Page excerpt →
Currently Browsing: Guns
Aug 25, 2016
Back in March, Sebastian called it when he noted that while Pat Toomey was touting support from CeasefirePA leadership, these are not people who would ever actually cast a vote for him. Granted, we thought that was more of a “won’t vote for you in the privacy of the voting booth” type of prediction, not a “will actively campaign against you despite doing what they wanted” kind of way.
But, it seems that’s how loyalty to gun controllers is rewarded. Toomey’s opponent has been endorsed by the very same group whose leaders were kissing his rear back in March, likely knowing all along that they would throw him under the bus come the run up to November’s general election.
Good call there, Pat.
You know what I was doing 6 years ago in November? Casting a ballot for you, Pat, when polls opened and spending the rest of the day standing outside of a senior citizen’s center asking voters to support your candidacy. You know what I won’t be doing this November? Telling anyone about your campaign – other than the fine readers of this blog about how you screwed us and fell for every pathetic lie from the gun control groups. You can rely on your new best buddies at Ceasefire to help out instead, Pat.
Oh, wait, no, you can’t.
Aug 25, 2016
I had mentioned a while ago the Podcaster Paul Lathrop was in some legal trouble as a result of a false accusation. Mosey on over to the Handgun World Podcast to hear Paul Lathrop tell his story of being charged with a gun felony. Recently the charges have all been dismissed because the gas station the incident occurred at had video that disproved the accusers tall tale.
There are lessons to be learned here, so I think it’s worthwhile to listen. For those who just want a summary, my takeaway from it is:
- Paul’s student driver gets under the skin of another truck driver for some perceived offense, and the other driver deliberately blocks them in.
- Paul’s student driver flips the bird to the other driver, who then becomes enraged, gets out of his truck, and starts climbing up to the cab of Paul’s truck, at which point he informs the other driver that he’s armed. The other driver backs off. At no point was the gun brought out.
- Both eventually depart the scene, but apparently the other driver called 911 with a tall tale about Paul getting out of his truck waving a big revolver around threatening to kill him.
- Paul gets pulled over on the road and confronted by the Nebraska Patrol, who after taking him to the other driver to be identified arrest him. The gun he carries is a Glock 22, not a revolver. Prosecutor decides to charge terroristic threats, and possessing a firearm during the commission of a felony.
- Paul’s attorney obtains surveillance video from the scene that shows the other driver’s story to be false. The other driver won’t appear in court and perjure himself, and the prosecutor drops the charges.
From my point of view, the lessons are this:
- If you get into a confrontation with someone where a gun is introduced into the situation either physically or as a warning, the first person to call 911 is presumed to be the victim, and that person should be you. If you are threatened enough to inform someone you’re armed, in the hopes that the fellow backs off, you’re definitely in “call the police” territory as well. If you don’t feel that threatened, you shouldn’t be introducing a gun into the situation in any manner.

Exercise objective → Rewrite the blog excerpt starting with "There are lessons" and going on through "gun brought out.", renaming each "student driver" as "trainee". Rely only on the text above to complete the work.

Records →
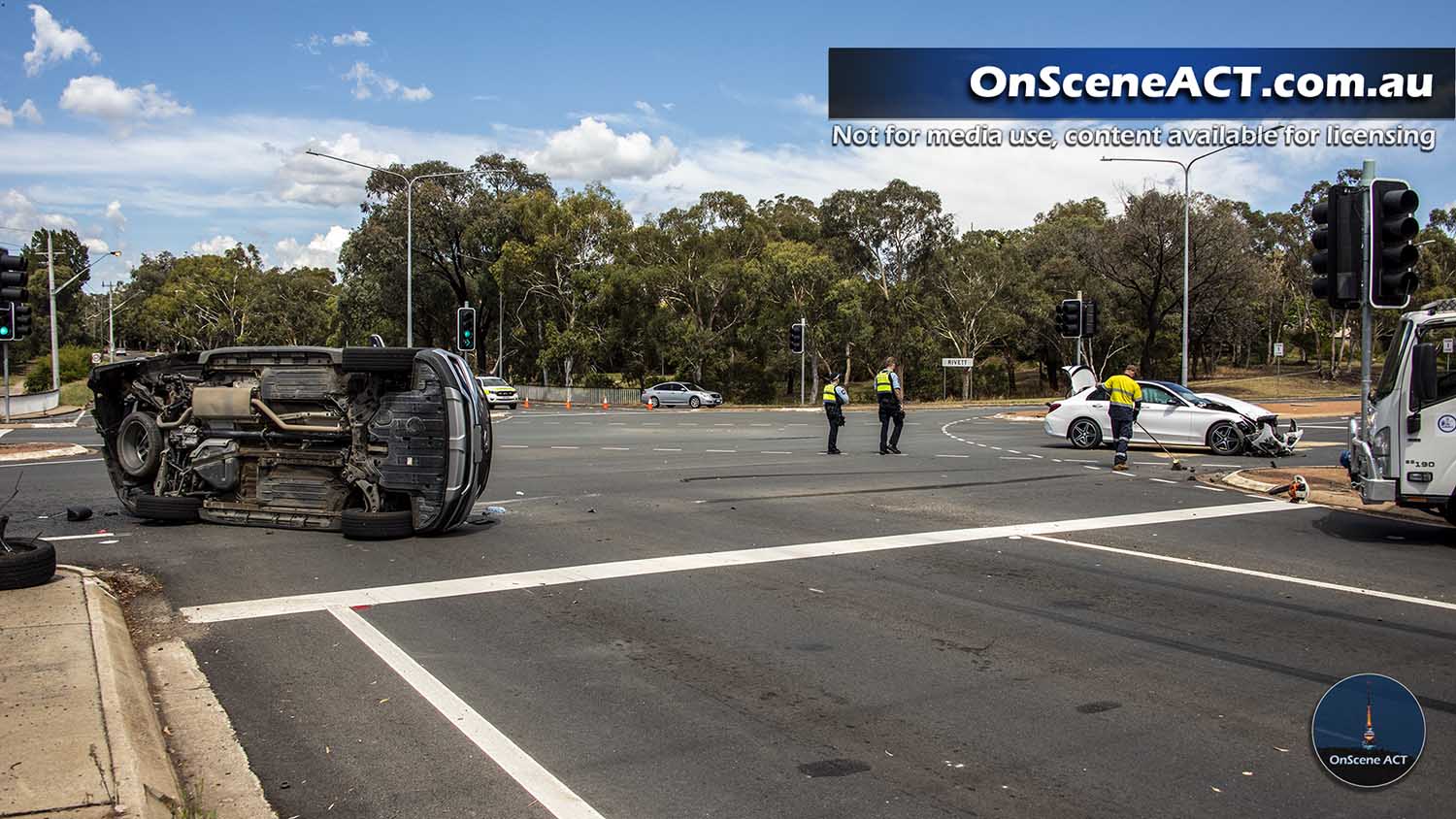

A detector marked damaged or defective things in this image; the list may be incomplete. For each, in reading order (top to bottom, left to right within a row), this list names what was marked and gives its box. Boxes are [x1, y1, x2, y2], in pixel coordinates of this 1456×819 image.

detached tire on road [345, 350, 425, 380]
overturned suv [90, 344, 492, 538]
detached tire on road [134, 497, 204, 523]
detached tire on road [338, 508, 414, 541]
detached tire on road [0, 538, 56, 590]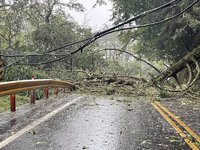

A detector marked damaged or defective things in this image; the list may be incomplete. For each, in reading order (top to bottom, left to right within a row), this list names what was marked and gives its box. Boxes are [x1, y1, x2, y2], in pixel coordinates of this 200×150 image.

damaged road [0, 94, 198, 149]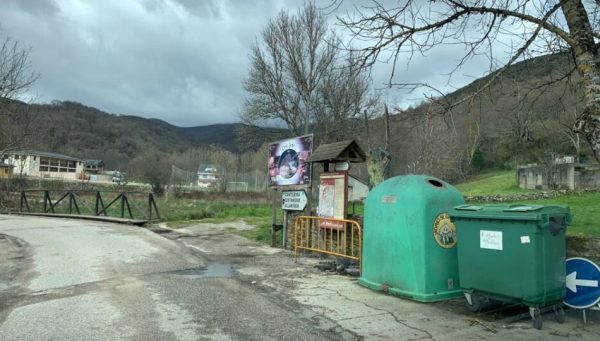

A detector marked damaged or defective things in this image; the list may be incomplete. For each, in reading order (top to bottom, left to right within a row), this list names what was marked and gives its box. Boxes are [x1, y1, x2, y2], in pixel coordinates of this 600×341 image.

cracked pavement [3, 214, 600, 338]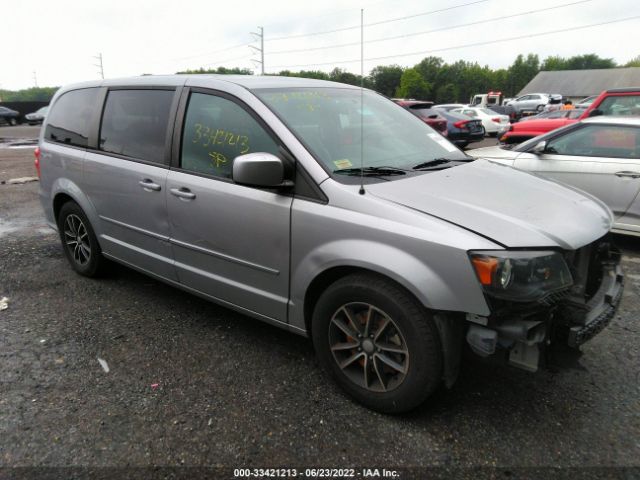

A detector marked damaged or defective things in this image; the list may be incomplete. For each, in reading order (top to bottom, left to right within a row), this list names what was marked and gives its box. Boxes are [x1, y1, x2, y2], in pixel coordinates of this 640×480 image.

exposed headlight assembly [468, 249, 572, 302]
damaged front bumper [464, 236, 624, 372]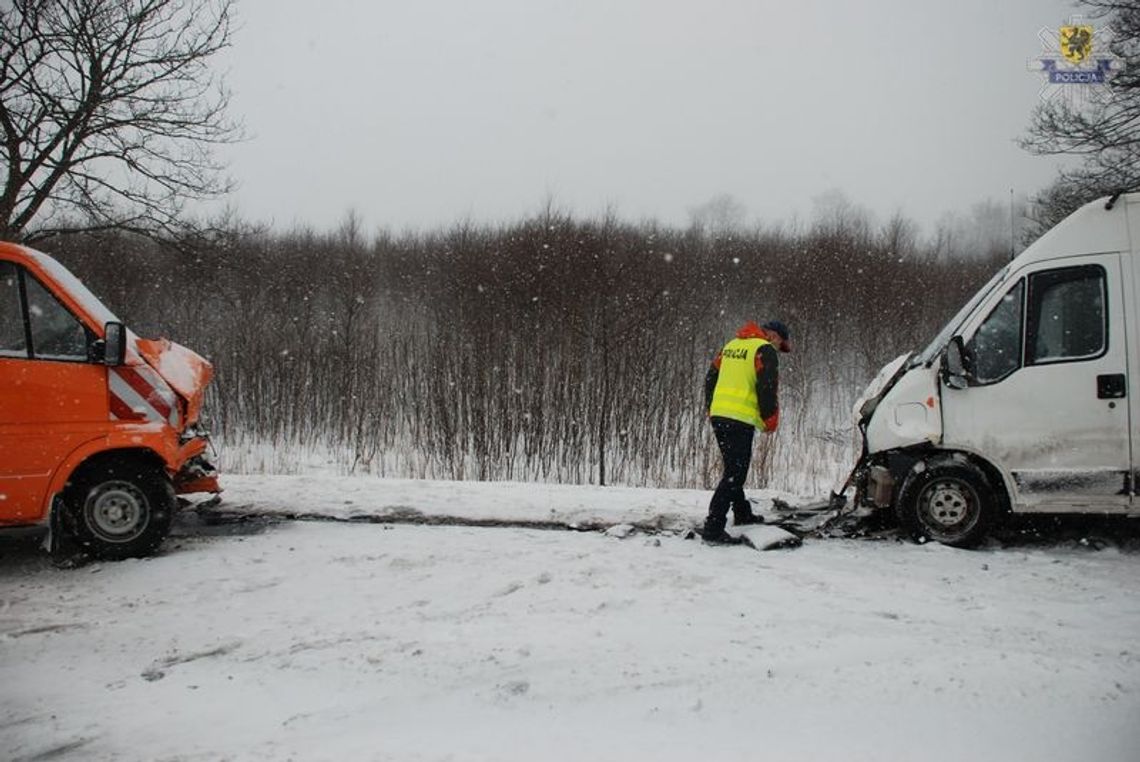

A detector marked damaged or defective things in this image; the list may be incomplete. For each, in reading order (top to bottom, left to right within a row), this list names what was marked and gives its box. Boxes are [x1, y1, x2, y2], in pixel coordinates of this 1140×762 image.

orange damaged van [0, 243, 217, 560]
white damaged van [848, 193, 1128, 544]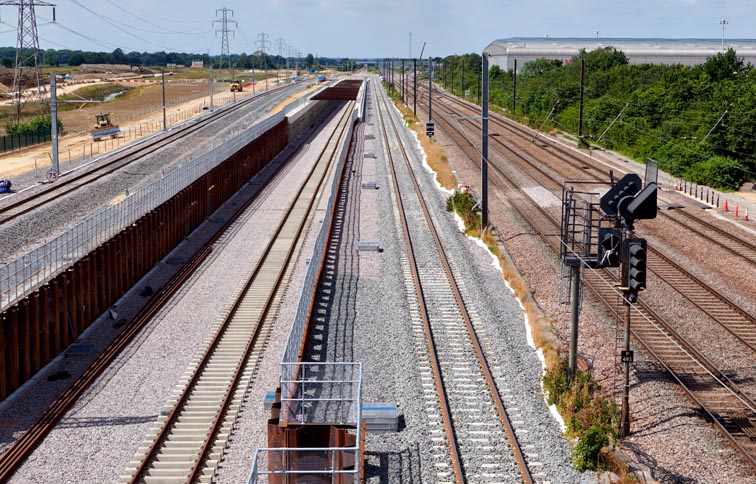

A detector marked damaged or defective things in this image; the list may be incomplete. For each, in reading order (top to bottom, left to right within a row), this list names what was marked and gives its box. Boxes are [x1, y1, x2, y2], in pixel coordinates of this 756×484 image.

rusty retaining wall [0, 119, 290, 402]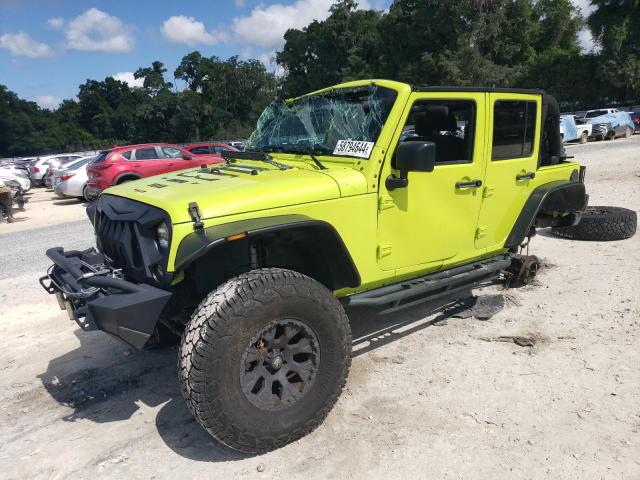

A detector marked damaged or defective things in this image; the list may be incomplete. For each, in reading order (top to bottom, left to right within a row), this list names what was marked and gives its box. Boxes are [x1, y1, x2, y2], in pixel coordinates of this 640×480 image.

Result of the task →
There are lessons to be learned here, so I think it’s worthwhile to listen. For those who just want a summary, my takeaway from it is:
- Paul’s trainee gets under the skin of another truck driver for some perceived offense, and the other driver deliberately blocks them in.
- Paul’s trainee flips the bird to the other driver, who then becomes enraged, gets out of his truck, and starts climbing up to the cab of Paul’s truck, at which point he informs the other driver that he’s armed. The other driver backs off. At no point was the gun brought out.